Au total, l'ensemble de ces forces atteindrait plus de 500 000 hommes. En face, les unités houthies compteraient plus de 200 000 combattants, capables de mobiliser en renfort des dizaines de milliers de membres de leurs comités populaires.
Un rapport de force qui n'est pas qu'une affaire d'armement
L'équilibre militaire au Yémen relève davantage d'un équilibre organisationnel que d'un rapport de nombres ou d'équipements. Malgré une supériorité numérique brute, les forces gouvernementales restent handicapées par la multiplicité de leurs centres de décision et l'hétérogénéité de leur entraînement, tandis que les Houthis bénéficient d'un commandement plus centralisé et d'une expérience éprouvée de la guerre asymétrique, ainsi que de capacités de missiles et de drones qui ont démontré leur impact en mer Rouge.
La géographie joue également en leur faveur: leur contrôle du nord-ouest montagneux leur offre un avantage défensif, quand les forces gouvernementales, dispersées sur plusieurs fronts, peinent à se concentrer en un point décisif.
Le Sanaa Center for Strategic Studies, groupe de réflexion yéménite indépendant, nuance toutefois cette lecture pessimiste côté gouvernemental. Dans une analyse collective publiée le 24 août, le centre de recherche indique que les forces gouvernementales sont devenues plus intégrées depuis la création d'un Comité militaire suprême en janvier, et qu'elles ont reçu, ces derniers mois, un soutien technique et un armement accrus de la part de Riyad. Selon le Sanaa Center, les Houthis auraient sous-estimé cette montée en puissance.

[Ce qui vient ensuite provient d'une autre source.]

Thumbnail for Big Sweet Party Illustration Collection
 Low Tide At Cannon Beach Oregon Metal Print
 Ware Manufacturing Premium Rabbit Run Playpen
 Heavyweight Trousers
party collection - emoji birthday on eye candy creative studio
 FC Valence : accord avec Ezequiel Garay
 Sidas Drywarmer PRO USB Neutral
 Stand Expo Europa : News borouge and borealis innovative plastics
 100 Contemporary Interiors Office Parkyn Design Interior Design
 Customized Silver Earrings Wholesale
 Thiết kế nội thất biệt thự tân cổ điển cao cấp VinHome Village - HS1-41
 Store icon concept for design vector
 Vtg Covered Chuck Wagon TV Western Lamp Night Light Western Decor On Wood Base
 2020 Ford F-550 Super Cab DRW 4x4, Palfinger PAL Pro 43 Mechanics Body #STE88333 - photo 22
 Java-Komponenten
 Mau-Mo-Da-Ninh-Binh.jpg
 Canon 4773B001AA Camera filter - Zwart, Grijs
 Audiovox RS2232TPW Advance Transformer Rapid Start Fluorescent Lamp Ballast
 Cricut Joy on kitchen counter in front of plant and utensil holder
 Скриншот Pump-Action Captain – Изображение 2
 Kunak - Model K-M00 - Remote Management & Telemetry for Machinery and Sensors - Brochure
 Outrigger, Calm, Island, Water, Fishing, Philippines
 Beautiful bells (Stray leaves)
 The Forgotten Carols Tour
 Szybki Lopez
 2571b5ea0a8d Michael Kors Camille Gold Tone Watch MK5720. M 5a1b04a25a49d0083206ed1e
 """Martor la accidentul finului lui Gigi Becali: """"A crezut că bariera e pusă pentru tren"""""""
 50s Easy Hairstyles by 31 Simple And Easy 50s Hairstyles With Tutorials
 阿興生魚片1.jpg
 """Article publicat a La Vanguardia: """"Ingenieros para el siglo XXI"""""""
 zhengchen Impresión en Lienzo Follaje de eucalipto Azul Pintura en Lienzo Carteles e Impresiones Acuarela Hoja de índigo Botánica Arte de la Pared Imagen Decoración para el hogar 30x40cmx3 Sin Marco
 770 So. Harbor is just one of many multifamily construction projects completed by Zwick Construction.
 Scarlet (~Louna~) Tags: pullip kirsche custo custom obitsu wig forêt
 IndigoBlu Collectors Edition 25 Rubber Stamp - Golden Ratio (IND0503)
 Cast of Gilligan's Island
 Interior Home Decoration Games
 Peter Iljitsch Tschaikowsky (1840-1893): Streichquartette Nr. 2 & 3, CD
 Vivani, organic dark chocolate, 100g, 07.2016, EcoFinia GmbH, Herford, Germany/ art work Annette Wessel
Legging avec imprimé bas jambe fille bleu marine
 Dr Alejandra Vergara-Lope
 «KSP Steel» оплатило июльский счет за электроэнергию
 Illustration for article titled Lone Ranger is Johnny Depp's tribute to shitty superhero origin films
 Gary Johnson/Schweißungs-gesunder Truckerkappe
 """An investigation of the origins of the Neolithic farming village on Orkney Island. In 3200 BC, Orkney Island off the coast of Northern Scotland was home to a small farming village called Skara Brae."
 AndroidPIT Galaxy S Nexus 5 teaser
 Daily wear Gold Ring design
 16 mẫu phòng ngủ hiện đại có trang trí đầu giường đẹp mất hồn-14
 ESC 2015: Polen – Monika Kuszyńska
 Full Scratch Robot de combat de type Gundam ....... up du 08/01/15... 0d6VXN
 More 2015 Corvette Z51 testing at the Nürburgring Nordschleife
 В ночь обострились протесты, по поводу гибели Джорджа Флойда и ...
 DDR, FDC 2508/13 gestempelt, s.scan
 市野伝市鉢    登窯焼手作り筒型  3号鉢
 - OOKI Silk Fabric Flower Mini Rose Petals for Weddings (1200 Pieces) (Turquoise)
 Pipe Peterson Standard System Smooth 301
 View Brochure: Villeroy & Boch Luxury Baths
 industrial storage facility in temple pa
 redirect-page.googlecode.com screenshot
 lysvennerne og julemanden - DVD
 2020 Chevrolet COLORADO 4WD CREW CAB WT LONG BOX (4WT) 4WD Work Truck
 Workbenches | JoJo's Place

Une guerre de conquête, ou un levier de négociation
Toujours selon le think tank yéménite, l'offensive houthie viserait moins une victoire militaire totale qu'un objectif plus pragmatique: arracher à l'Arabie saoudite un accord proche de la feuille de route discutée en 2023, qui leur permettrait de conserver le contrôle des territoires du nord qu'ils tiennent déjà.
De plus, les opérations des Houthis reposent pour l'instant largement sur les missiles et les drones plutôt que sur une offensive terrestre soutenue, ce qui suggérerait un objectif de pression et de négociation plus qu'un bouleversement du rapport de force sur le terrain.
L'Arabie saoudite, arbitre du dossier
Reste que la décision militaire du gouvernement yéménite dépend largement du soutien politique et militaire de Riyad. Or la stratégie saoudienne a jusqu'ici privilégié la gestion du conflit à sa résolution. Rashad al-Alimi, président du Conseil de direction présidentielle, organe dirigeant le camp gouvernemental, a averti que les forces armées yéménites étaient capables de restaurer le contrôle sur l'ensemble du pays et qu'une «erreur de calcul» de la part des Houthis mènerait à leur effondrement complet.
Mais Al Jazeera invite à recevoir cette déclaration avec prudence : les gains territoriaux de la semaine, bien réels, ne constituent pas encore un basculement décisif dans une guerre qui dure depuis plus d'une décennie.
Une victoire militaire totale semble donc, à ce stade, hors de portée à court terme – non seulement parce que le rapport de force reste disputé sur le terrain, mais parce que ni Riyad ni, selon le Sanaa Center, les Houthis eux-mêmes ne poursuivent véritablement cet objectif. Le camp gouvernemental gagne en cohésion et en armement, sans pour autant réunir les conditions d'une offensive décisive vers le nord. Les Houthis, de leur côté, semblent calibrer leur pression militaire pour arracher un accord avec Riyad plutôt que pour conquérir de nouveaux territoires. Dans cette configuration, la bataille de Taëz ressemble moins au prélude d'une reconquête qu'à un rapport de force destiné à peser sur une future table des négociations.